A "Cantor set" is a topological space which is homeomorphic to the standard Cantor set $C$. In my answer to the question Another way for partition of perfect set by user 00GB I pointed out that the assertion "every (nonempty) perfect subset of $\mathbb R$ can be partitioned into $\mathfrak c$ Cantor sets" is an easy consequence of Theorem 1.14 of Paul Bankston and Richard J. McGovern, Topological partitions, General Topology and its Applications 10 (1979), 215–229 (pdf), which says that $\mathbb R$ itself can be partitioned into Cantor sets. The proof of Theorem 1.14 consists of first partitioning $\mathbb R$ into countably many Cantor sets and one set which is isomorphic to the space $\mathbb P$ of irrational numbers, and then using the fact that $\mathbb P$ can be partitioned into $\mathfrak c$ Cantor sets. This is very nice, but does not seem to generalize in any obvious way to higher-dimensional spaces.
Bankston & McGovern prove more general results (Theorem 1.12) about partitionability into Cantor sets, but only under special set-theoretic axioms; namely, they use Martin's axiom to prove that every complete separable metric space with no isolated points can be partitioned into Cantor sets, and they use the continuum hypothesis to prove the same for complete metric spaces of cardinality $\mathfrak c$ with no isolated points.
Question. Can those more general results of Bankston & McGovern be proved in ZFC? Can you prove in ZFC that every complete separable metric space with no isolated points, or even every complete metric space of cardinality $\mathfrak c$ with no isolated points, can be partitioned into Cantor sets?
By the way, since the Cantor set $C$ is homeomorphic to $C\times C$, any Cantor set can be partitioned into $\mathfrak c$ Cantor sets. Consequently, if a nonempty separable metric space $X$ can be partitioned into Cantor sets, then $X$ can be partitioned into $\mathfrak c$ Cantor sets.
Partial answer. At least the weaker result (for separable spaces) is provable in ZFC, if I haven't made a mistake. Here is a slightly more general statement:
Theorem. If $X$ is a nonempty separable metric space with no isolated points, and if $X$ has a dense subspace $Y$ which is completely metrizable, and if $|S|\lt\mathfrak c$, then $X\setminus S$ can be partitioned into $\mathfrak c$ Cantor sets.
Proof. Since $Y$ is a Polish space with no isolated points, every nonempty open subset (in the relative topology) of $Y$ contains a Cantor set, in fact, contains $\mathfrak c$ disjoint Cantor sets.

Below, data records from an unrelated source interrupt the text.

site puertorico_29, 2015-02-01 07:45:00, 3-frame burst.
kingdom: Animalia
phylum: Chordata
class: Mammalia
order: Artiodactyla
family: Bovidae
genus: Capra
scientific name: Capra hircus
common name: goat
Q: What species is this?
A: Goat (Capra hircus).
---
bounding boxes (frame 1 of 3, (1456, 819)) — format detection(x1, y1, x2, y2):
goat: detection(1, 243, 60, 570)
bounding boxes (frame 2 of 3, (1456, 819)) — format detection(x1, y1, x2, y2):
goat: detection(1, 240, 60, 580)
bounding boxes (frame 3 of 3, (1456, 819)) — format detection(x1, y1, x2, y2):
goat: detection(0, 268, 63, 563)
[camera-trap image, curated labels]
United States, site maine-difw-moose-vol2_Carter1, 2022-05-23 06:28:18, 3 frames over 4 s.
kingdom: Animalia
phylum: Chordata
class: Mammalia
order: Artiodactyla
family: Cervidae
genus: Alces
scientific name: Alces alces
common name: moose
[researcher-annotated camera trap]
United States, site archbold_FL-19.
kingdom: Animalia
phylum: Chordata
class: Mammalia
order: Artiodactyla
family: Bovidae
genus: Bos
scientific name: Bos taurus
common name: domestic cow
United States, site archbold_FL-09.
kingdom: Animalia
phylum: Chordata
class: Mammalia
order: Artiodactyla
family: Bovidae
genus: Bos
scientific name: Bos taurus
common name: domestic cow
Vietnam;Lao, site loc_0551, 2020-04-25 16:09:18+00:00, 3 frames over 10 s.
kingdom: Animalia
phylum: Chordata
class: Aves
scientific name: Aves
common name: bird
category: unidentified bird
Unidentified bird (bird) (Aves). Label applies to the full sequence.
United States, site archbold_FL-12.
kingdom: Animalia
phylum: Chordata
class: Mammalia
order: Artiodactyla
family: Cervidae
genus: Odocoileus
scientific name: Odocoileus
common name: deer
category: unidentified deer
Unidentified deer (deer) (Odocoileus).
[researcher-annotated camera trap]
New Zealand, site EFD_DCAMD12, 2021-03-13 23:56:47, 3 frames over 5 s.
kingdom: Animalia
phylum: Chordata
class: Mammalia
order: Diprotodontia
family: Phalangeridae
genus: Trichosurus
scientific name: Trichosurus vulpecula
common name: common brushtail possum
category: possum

Since $Y$ is separable, at most countably many of those disjoint Cantor sets can have nonempty interiors, and a closed set with empty interior is nowhere dense; so every nonempty open subset of $Y$ contains a Cantor set which is nowhere dense in $Y$. Let $U_0,U_1,U_2,\dots$ be a countable base for $Y$. We can choose pairwise disjoint nowhere dense Cantor sets $A_0,A_1,A_2,\dots$ with $A_n\subseteq U_n$. If we partition each $A_n$ into $\mathfrak c$ Cantor sets, we get a collection $\mathcal B$ of pairwise disjoint Cantor sets such that every nonempty open subset of $Y$ contains $\mathfrak c$ elements of $\mathcal B$. Since $Y$ is dense in $X$, every nonempty open subset of $X$ contains $\mathfrak c$ elements of $\mathcal B$. Moreover, we can assume that each element of $\mathcal B$ is disjoint from $S$.
Fix a well-ordering of $X\setminus S$ in which each point has $\lt\mathfrak c$ predecessors. We shall recursively construct new Cantor sets $C_x$ indexed by some points $x\in X\setminus S$; each $C_x$ will be the union of $\{x\}$ and countably many elements of $\mathcal B$.
At a certain stage of the construction, $\lt\mathfrak c$ Cantor sets $C_y$ have been constructed, and $x$ is the least point in $X\setminus S$ (with respect to the well-ordering) which is not covered by those sets $C_y$. Choose a sequence of disjoint open sets $V_n$ converging to $x$, that is, each neighborhood of $x$ contains all but finitely many of the $V_n$. For each $n$ choose a Cantor set $B_n\in\{B\in\mathcal B:B\subseteq V_n\}$ which is disjoint from all of the sets $C_y$ already constructed. Finally, let $C_x=\{x\}\cup B_0\cup B_1\cup B_2\cup\cdots$.
We have partitioned $X\setminus S$ into Cantor sets $C_x$.
Corollary. A nonempty Polish space with no isolated points can be partitioned into $\mathfrak c$ Cantor sets.